Passeata dos Bônus (Bonus Marchers) em Washington, DC - 1932 |
Não é
necessário um incêndio do Reichstag para fazer aparecer os soldados (os quais,
em qualquer caso, sim, foram protagonistas também da “Passeata dos Bônus” [orig.
Bonus Marchers [2]] nos EUA em 1932); a única
contradição em tudo isso são os próprios capitalistas, sobreviventes como uma
classe, que ignoraram os sinais de alarme contra sua própria conduta
autoindulgente e egoísta, o que, por sua vez, pôs em questão temporariamente
todo o sistema. (Para os não iniciados, pode-se lembrar que nenhuma dureza
extrema, ela só, nem fraturas estruturais, quaisquer que sejam, fazem uma
revolução; quem faz revolução é gente, e gente, diferente de autômatos, tem de
desejar as próprias ações, desejo que depende, por sua vez, do grau de clareza e
convicção da consciência política de cada um). Minha conclusão: as
“contradições” são, de fato, os pontos de ignição [orig. flash point] da
lucrabilidade no sistema; o governo não visa a removê-las, mas, em vez disso,
tem de assegurar que funcionem em benefício dos próprios capitalistas, e
garantir a boa ordem até que os grupos superiores tenham restaurado sua posição
(que, de fato, em nenhum caso deixaram completamente de manter, em termos
proporcionais).
O
capitalismo exige um estado-de-classe. Seu componente fascistizante entra em
operação por qualquer um de dois modos: quando o capitalismo requer os serviços
do estado, tenha a interpenetração avançado suficientemente ou não, ele sempre
se vê sob sítio, real ou imaginado, por forças hostis aos seus propósitos e
direção (o trabalho ou, com ou sem o culto da competição, empresas monopolistas
e oligopolistas ou setores que sintam as pressões da concorrência como ameaça
contra sua posição na economia), caso no qual o governo, em nome do personagem
corporativo responsável, impõe, em nome da concorrência, um quadro
anticoncorrencial. Pela outra via, a interpenetração governo-business já
solidificou ao grau no qual cada elemento, já unidos todos os elementos entre si
para todos os objetivos práticos, integra, mediante poder combinado, um contexto
societal que torna possíveis a agressão estrangeira e a pacificação interna: uma
militarização do capitalismo que é consoante com o estágio final de preservação
do sistema – não sujeito a interferência doméstica – pela força.

DADOS DE ORIGEM:
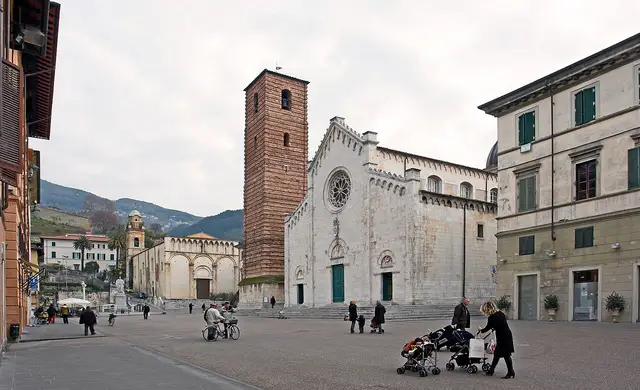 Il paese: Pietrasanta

==

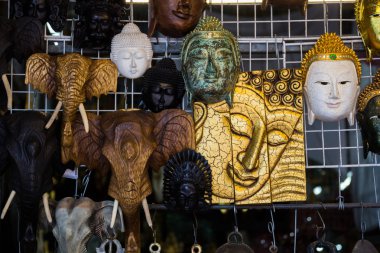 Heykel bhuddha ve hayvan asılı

--

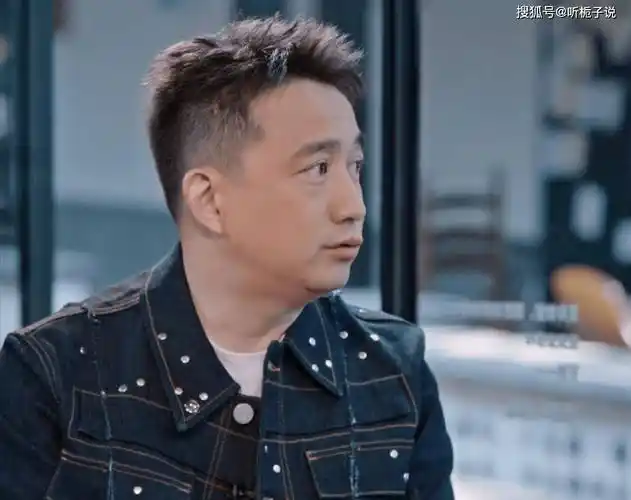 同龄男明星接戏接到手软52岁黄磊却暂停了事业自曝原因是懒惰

O QUE FAZER:
Responda com base no texto sobre capitalismo e estado:
(a) Em que ano ocorreu a "Passeata dos Bônus" nos EUA?
(b) Quem faz revolução, segundo o texto?
(c) O que o capitalismo exige?
Não é preciso consultar os registros.

SUA RESPOSTA:
(a) Em 1932.
(b) Gente.
(c) Um estado-de-classe.